A Cross Sectional Study on Prevalence of Acute Respiratory Infections (ARI) in Under-Five Children of Meerut District, IndiaKapil Goel1*, Sartaj Ahmad2, Gagan Agarwal3, Parul Goel4 and Vijay Kumar3
- Corresponding Author:
- Kapil Goel
Department of Community Medicine
Subharti Medical College
Meerut, Uttar Pradesh, India
E-mail: [email protected]
Received Date: July 31, 2012; Accepted Date: October 26, 2012; Published Date: October 28, 2012
Citation: Goel K, Ahmad S, Agarwal G, Goel P, Vijay Kumar (2012) A Cross Sectional Study on Prevalence of Acute Respiratory Infections (ARI) in Under- Five Children of Meerut District, India. J Community Med Health Educ 2:176. doi:10.4172/2161-0711.1000176
Copyright: © 2012 Goel K, et al. This is an open-access article distributed under the terms of the Creative Commons Attribution License, which permits unrestricted use, distribution, and reproduction in any medium, provided the original author and source are credited.
Background: Acute respiratory infection (ARI) is a leading cause of morbidity and mortality in under-five children worldwide. On an average, children below 5 years of age suffer about 5 episodes of ARI per child per year, thus accounting for about 238 million attacks and about 13 million deaths every year in the world.
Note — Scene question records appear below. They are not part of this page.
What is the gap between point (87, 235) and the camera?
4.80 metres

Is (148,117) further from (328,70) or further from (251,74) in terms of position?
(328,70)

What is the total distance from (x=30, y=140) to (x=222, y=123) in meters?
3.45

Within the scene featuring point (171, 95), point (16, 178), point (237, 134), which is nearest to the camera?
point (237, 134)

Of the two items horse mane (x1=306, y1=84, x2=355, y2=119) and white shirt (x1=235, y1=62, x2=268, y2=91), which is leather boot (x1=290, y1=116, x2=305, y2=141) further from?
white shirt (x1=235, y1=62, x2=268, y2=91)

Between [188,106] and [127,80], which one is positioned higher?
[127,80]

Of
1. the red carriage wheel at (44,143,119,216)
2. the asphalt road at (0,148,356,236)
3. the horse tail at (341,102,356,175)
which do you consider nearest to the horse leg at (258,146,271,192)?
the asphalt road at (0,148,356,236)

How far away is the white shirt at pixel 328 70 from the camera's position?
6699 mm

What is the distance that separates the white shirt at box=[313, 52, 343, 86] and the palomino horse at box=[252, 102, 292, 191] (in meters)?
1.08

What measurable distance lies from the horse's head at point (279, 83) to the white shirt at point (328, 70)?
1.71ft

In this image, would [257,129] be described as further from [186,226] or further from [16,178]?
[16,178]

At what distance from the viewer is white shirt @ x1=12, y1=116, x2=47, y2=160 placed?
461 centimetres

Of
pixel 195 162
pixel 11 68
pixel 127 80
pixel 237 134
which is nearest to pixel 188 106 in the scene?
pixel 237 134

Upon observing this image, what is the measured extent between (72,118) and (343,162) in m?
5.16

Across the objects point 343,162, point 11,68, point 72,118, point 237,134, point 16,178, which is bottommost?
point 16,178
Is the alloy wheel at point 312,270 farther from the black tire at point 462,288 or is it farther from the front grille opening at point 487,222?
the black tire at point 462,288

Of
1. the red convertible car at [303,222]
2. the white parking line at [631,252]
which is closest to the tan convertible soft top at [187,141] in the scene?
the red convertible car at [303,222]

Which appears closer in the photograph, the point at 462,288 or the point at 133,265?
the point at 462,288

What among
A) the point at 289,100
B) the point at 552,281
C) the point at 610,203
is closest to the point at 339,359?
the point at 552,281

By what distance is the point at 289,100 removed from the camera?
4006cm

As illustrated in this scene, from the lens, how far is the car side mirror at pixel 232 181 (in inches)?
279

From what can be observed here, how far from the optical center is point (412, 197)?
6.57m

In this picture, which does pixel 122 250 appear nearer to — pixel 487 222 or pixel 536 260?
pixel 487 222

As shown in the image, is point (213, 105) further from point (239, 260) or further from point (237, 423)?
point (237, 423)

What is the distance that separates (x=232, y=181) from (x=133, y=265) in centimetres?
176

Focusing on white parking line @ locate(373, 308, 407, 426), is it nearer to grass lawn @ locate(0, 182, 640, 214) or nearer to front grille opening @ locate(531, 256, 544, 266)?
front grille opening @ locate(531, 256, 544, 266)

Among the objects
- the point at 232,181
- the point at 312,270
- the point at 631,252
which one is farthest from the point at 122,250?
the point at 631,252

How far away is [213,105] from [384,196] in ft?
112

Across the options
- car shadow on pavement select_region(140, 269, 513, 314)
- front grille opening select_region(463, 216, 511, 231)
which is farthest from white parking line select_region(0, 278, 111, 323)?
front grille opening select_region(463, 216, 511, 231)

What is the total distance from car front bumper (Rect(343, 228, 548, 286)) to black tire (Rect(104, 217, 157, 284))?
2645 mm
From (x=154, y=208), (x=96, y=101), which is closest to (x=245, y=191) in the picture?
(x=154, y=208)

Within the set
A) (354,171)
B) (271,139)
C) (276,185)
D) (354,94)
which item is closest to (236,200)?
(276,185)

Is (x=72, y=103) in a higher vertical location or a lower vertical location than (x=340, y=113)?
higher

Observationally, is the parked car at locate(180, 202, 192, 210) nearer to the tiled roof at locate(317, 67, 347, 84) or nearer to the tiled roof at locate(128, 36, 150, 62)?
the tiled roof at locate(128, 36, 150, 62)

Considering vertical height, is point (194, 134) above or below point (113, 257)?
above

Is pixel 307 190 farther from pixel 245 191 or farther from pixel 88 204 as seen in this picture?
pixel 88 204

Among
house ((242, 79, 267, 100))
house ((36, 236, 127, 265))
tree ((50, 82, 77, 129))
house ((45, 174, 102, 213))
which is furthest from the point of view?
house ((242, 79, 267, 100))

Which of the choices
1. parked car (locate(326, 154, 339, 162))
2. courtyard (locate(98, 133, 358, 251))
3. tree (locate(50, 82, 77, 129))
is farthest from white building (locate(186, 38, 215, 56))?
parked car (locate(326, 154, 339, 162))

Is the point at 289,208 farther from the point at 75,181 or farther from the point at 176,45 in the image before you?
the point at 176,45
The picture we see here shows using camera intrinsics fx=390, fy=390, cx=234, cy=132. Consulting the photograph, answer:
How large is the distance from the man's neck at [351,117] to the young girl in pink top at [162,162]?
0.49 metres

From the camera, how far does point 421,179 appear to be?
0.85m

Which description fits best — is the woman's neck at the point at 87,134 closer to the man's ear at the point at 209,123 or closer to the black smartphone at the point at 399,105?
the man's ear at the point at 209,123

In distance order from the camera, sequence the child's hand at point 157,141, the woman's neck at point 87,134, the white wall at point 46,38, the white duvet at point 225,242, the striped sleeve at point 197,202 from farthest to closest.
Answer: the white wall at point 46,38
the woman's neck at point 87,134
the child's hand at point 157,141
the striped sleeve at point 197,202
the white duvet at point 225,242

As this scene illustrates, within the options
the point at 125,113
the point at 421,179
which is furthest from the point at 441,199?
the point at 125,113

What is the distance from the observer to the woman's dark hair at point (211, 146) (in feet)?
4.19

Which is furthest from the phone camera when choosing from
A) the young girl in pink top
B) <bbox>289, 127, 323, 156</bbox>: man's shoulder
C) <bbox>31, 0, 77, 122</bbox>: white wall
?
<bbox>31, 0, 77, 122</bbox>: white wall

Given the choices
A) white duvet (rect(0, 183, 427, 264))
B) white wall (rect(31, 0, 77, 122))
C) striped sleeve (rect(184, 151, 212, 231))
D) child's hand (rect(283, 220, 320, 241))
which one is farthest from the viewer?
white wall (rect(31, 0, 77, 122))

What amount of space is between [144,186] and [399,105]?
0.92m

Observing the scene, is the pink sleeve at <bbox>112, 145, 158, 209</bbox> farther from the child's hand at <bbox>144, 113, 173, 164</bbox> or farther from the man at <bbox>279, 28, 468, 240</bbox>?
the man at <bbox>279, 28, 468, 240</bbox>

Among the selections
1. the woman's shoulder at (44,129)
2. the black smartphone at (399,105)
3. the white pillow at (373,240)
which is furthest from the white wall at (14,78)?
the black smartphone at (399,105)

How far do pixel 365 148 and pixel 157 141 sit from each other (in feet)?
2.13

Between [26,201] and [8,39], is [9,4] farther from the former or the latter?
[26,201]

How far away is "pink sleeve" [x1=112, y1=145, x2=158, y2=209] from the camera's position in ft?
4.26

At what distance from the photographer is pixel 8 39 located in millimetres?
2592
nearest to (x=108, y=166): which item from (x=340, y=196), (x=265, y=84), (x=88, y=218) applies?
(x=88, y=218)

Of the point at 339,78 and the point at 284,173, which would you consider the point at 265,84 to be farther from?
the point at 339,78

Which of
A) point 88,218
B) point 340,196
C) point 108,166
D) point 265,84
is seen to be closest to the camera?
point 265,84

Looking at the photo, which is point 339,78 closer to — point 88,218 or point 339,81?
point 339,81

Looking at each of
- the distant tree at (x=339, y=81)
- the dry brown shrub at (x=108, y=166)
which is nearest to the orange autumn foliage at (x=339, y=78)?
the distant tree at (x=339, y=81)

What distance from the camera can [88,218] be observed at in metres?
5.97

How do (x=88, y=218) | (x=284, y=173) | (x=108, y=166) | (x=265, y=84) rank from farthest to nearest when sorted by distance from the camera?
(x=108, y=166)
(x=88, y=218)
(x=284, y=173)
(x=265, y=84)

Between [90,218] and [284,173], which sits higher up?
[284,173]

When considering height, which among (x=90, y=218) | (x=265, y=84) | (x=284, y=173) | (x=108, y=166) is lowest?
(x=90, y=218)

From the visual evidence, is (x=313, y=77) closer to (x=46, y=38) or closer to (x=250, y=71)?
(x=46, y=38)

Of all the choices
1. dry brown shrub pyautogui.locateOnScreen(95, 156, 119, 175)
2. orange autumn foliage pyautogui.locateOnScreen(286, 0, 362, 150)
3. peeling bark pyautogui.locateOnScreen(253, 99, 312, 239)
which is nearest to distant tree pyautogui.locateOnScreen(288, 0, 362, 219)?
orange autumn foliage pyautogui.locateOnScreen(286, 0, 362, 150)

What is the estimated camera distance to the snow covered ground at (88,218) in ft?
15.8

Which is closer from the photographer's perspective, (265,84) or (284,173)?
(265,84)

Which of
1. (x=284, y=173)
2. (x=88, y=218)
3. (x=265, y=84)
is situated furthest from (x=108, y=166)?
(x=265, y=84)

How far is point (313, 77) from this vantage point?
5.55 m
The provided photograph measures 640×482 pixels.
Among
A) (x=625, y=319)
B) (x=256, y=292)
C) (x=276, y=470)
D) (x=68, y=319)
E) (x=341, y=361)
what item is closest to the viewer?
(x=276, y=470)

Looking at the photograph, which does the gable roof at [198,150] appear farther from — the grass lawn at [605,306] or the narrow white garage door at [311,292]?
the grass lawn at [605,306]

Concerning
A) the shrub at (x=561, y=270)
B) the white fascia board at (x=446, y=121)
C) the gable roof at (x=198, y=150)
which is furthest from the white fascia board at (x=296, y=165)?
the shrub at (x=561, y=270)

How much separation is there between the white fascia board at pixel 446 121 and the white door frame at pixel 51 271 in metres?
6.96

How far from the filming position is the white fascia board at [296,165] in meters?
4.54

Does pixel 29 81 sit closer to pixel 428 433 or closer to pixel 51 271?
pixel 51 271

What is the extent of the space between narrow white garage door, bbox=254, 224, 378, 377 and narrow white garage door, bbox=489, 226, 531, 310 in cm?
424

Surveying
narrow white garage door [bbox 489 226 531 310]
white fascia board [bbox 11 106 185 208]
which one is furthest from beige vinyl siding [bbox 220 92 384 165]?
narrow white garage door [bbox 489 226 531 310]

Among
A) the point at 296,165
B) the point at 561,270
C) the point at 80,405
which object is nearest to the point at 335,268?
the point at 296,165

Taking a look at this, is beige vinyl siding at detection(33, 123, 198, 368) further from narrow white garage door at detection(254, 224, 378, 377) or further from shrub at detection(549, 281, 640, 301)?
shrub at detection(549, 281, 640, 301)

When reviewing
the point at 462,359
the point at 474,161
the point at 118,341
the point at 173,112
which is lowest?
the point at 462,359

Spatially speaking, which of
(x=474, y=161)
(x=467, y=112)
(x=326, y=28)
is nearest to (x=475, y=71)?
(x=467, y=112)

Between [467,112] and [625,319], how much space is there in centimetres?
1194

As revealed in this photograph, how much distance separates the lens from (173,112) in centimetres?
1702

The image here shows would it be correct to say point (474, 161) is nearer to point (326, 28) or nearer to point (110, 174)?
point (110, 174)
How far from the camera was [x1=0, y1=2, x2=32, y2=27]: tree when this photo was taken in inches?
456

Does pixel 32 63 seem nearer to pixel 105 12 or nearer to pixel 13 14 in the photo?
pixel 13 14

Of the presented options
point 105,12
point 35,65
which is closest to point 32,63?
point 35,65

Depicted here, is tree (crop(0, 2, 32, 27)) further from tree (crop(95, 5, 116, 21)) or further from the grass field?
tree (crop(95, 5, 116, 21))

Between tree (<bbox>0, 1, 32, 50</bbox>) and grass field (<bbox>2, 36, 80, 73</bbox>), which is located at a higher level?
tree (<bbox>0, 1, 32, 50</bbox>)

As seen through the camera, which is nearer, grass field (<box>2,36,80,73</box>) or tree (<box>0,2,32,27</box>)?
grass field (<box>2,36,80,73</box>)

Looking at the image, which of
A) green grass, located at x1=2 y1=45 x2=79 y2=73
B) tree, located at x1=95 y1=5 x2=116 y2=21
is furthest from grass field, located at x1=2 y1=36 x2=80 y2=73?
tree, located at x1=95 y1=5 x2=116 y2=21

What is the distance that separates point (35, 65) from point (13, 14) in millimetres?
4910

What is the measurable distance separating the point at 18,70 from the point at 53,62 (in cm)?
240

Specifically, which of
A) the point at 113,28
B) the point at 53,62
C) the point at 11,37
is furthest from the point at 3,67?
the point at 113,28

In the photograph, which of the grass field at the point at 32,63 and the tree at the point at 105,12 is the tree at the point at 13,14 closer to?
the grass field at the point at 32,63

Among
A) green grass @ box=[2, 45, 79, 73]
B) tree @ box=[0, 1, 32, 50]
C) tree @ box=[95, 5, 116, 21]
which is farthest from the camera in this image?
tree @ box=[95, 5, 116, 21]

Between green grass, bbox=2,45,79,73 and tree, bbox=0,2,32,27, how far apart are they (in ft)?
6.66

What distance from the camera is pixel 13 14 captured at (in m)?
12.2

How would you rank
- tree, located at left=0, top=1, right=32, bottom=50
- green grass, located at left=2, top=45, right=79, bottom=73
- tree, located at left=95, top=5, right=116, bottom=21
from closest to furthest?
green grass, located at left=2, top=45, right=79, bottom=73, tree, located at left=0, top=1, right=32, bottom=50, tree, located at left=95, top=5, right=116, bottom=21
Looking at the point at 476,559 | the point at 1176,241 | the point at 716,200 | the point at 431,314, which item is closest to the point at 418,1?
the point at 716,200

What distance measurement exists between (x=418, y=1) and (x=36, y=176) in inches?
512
Identification of modifiable risk factors of ARI may help in reducing the burden of disease.
Objective: To study the social demographic factors and prevalence of ARI in under five children living in urban and rural area of Meerut district.
Materials and methods: A cross sectional study covering 450 under-five children living in urban and rural area of Meerut district from October 2011 to March 2012.
Results: Prevalence of ARI was found to be 52%. It was higher in children with lower socioeconomic status (35.89%), illiterate mother (49.14%), overcrowded conditions (70.94%), inadequate ventilation (74.35%), and use of smoky chullah (56.83%), malnutrition (26.49) and parental smoking (78.20%).
Conclusion: The present study found that low socioeconomic status, maternal illiteracy, poor nutritional status, overcrowding, indoor air pollution and parental smoking behavior were the significant social and demographic risk factors responsible for ARI in under-five children. These observations emphasize the need for research aimed at health system to determine the most appropriate approaches to control acute respiratory infection and thus could be utilized to strengthen the ARI control programme.